Gaza (SI Online) – Penjajah Israel masih terus melakukan serangan ke sejumlah wilayah Gaza Palestina. Hingga hari ke 23, jumlah korban yang tewas bertambah menjadi lebih dari 1.269 orang. Hal itu dikemukakan oleh Departemen Kesehatan Palestina dalam laporannya, Rabu (30/7/2014).

Dalam serangan yang dilancarkan pada hari ke 23 tersebut, setidaknya 50 warga Gaza gugur dan 110 orang lainnya terluka akibat serangan brutal penjajah zionis.

Dalam serangan paling dahsyat, setidaknya 16 orang gugur ketika sebuah peluru artileri Israel menghantam sebuah sekolah PBB di Jalur Gaza utara. Peluru-peluru itu menembaki sekolah Abu Hussein di Jabaliya, yang melindungi ratusan pengungsi Palestina.

Dalam serangan lain pada Rabu pagi, empat anak Palestina dan tiga orang lainnya, semua dari keluarga Khalili, gugur dalam serangan Israel di lingkungan Kota Gaza al-Tuffah.

Angka-angka PBB menunjukkan setidaknya tiga perempat dari korban meninggal dunia adalah warga sipil.

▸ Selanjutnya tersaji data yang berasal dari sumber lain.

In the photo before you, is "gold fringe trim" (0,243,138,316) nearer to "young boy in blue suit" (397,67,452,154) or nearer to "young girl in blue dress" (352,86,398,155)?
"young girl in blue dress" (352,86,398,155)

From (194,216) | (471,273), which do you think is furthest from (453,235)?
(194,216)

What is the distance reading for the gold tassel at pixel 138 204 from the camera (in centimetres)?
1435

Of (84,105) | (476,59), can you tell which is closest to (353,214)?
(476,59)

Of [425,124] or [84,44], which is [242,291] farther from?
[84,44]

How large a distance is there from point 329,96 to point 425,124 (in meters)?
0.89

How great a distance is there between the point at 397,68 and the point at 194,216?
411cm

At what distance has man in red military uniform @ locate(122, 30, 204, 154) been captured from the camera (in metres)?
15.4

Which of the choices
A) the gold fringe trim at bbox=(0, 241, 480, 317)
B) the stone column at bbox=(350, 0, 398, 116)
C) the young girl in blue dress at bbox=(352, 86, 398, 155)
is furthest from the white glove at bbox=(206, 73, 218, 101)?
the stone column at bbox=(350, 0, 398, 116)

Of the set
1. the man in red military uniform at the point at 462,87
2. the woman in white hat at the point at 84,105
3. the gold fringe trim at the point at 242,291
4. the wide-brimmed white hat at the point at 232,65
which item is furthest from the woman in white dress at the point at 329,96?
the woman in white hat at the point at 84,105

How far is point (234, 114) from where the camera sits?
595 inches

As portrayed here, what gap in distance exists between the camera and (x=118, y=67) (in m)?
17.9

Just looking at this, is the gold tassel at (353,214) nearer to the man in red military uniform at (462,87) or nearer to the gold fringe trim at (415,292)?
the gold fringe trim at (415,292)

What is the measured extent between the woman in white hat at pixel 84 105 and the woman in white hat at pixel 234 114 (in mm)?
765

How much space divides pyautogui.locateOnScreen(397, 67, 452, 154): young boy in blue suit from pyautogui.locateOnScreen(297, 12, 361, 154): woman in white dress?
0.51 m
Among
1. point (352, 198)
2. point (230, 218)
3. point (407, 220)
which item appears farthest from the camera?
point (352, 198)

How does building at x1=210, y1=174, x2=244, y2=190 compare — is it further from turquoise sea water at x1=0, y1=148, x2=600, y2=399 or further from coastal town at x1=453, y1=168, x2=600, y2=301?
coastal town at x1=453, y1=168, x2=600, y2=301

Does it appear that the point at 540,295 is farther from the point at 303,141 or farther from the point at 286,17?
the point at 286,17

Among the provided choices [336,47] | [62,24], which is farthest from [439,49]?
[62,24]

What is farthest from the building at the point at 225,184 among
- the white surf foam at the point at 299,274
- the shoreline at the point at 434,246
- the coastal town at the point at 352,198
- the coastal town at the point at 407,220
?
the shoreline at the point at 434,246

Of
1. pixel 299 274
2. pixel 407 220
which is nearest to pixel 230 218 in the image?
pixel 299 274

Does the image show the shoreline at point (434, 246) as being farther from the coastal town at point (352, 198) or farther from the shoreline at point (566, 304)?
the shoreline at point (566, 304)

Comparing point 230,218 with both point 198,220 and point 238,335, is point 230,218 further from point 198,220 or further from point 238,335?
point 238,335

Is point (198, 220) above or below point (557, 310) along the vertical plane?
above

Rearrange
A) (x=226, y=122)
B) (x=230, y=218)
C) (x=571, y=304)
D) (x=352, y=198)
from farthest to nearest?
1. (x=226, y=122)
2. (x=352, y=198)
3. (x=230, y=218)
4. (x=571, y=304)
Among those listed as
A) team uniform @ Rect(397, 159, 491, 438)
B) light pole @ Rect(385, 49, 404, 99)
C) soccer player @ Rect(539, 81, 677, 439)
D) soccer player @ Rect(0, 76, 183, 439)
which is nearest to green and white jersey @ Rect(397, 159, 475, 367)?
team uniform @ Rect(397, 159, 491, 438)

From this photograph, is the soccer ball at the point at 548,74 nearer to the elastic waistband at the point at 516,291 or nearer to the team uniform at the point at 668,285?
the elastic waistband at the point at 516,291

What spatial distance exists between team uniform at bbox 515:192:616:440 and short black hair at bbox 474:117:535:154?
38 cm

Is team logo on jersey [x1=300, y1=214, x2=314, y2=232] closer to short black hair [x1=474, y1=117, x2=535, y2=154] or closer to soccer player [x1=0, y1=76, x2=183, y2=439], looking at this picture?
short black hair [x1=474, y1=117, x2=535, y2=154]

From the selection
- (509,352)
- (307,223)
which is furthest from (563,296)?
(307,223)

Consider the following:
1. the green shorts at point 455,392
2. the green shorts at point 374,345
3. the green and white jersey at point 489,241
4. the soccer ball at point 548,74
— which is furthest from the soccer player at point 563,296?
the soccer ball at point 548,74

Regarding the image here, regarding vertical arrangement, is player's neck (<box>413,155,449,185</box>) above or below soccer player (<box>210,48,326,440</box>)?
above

Lebih dari 240 anak Palestina yang telah meninggal mewakili paling sedikit 29 persen dari korban sipil. PBB menunjukkan lebih dari 215.000 orang telah meninggalkan rumah mereka di Gaza. Lainnya, banyak yang berlindung di sekolah-sekolah yang dikelola oleh UNRWA.

Sementara itu, gerakan perlawanan HAMAS menegaskan belum menyepakati gencatan senjata sebelum pihak Israel menghentikan pengepungan dan pembunuhan terhadap warga sipil terutama kepada anak-anak.